Me ne ero colpevolmente dimenticato, quando, una quindicina di anni fa, ad Aliano, mentre si svolgeva un convegno su Levi, mi sentii chiamare: “Professore”. Mi voltai e intravidi un uomo magro, con moglie. Non l’avevo riconosciuto. Si presentò. Mi disse che si era laureato in medicina, che si era stabilito a Trivigno (interessante scelta) e che lavorava presso l’ospedale “San Carlo” di Potenza. Rievocando gli anni della scuola, mi ricordò che gli era rimasto fermo il giorno in cui, facendomi forte del mio ruolo, avevo dato alla classe le bozze di un mio saggio su Cesare Pavese, da correggere.

Forse gli piacque Pavese. Ed è cosa facile. Forse lo colpì il fatto che un professore “si faceva correggere” dagli alunni. Da allora ricevevo da lui frequenti saluti, attraverso quanti, anche miei parenti di Potenza, si affidavano alle sue cure, sempre attente, prestate quasi sottovoce.
Un giorno seppi che era seriamente malato. Perciò, quando, nel settembre scorso, appresi che, presso l’istituto Sant’Anna di Matera, aveva organizzato e presiedeva un grande convegno internazionale di reumatologia, pensai di andare a salutarlo. Avevo con me l’ultima copia di un volume di gran pregio, che avevo fattivamente compilato insieme ad altri. Era intitolato “Il telero di Carlo Levi – da Torino un viaggio nella Questione Meridionale”.
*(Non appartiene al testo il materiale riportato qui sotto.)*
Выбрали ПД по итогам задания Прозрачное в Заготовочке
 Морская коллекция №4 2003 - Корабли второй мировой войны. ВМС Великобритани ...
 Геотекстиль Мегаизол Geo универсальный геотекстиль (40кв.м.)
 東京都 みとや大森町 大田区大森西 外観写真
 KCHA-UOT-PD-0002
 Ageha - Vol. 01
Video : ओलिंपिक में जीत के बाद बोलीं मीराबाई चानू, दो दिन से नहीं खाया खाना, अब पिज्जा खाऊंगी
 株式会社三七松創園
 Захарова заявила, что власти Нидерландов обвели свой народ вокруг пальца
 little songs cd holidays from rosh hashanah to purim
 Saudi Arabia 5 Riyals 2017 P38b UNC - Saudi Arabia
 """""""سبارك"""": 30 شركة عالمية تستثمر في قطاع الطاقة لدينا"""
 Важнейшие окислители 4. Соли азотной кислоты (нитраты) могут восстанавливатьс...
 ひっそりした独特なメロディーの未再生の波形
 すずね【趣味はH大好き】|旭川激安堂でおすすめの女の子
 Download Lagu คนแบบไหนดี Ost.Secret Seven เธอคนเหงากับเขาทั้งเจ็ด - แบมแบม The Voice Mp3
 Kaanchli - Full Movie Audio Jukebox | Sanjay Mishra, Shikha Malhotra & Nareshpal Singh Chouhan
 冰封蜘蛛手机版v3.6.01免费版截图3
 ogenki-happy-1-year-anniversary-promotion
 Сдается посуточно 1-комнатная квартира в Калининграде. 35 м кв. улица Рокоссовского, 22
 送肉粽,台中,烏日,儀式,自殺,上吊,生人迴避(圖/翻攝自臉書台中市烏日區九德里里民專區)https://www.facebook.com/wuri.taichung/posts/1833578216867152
A convegno affollatissimo, mi sedetti in una del ultime file, aspettando di andare da lui. Invece, aggirandosi fra i convegnisti, mi vide e mi venne incontro. “Che felice giornata” – mi disse, abbracciandomi. Gli consegnai il volume, riccamente illustrato, che, dedicato a Carlo Levi, a lui – che, a differenza di altri, non era fuggito e non si era dimenticato della sua regione -, doveva fare immenso piacere.

Sul volto portava i segni inequivocabili della malattia. A noi professori capita di rivedere, anche distanza di decenni, sempre e solo il ragazzo. Gli feci delle carezze in volto, dicendomi felice della sua brillante carriera e dei grandi successi che aveva conseguito nello studio della sua disciplina, a vantaggio dell’umanità tutta. Mi sorrise. Rividi meglio il ragazzo.

In quell’incontro, magia della scuola e della professione di insegnante, ero riuscito a farlo diventare, per qualche munito, il diciassettenne del Liceo Duni.

La cosa, oggi, mi consola.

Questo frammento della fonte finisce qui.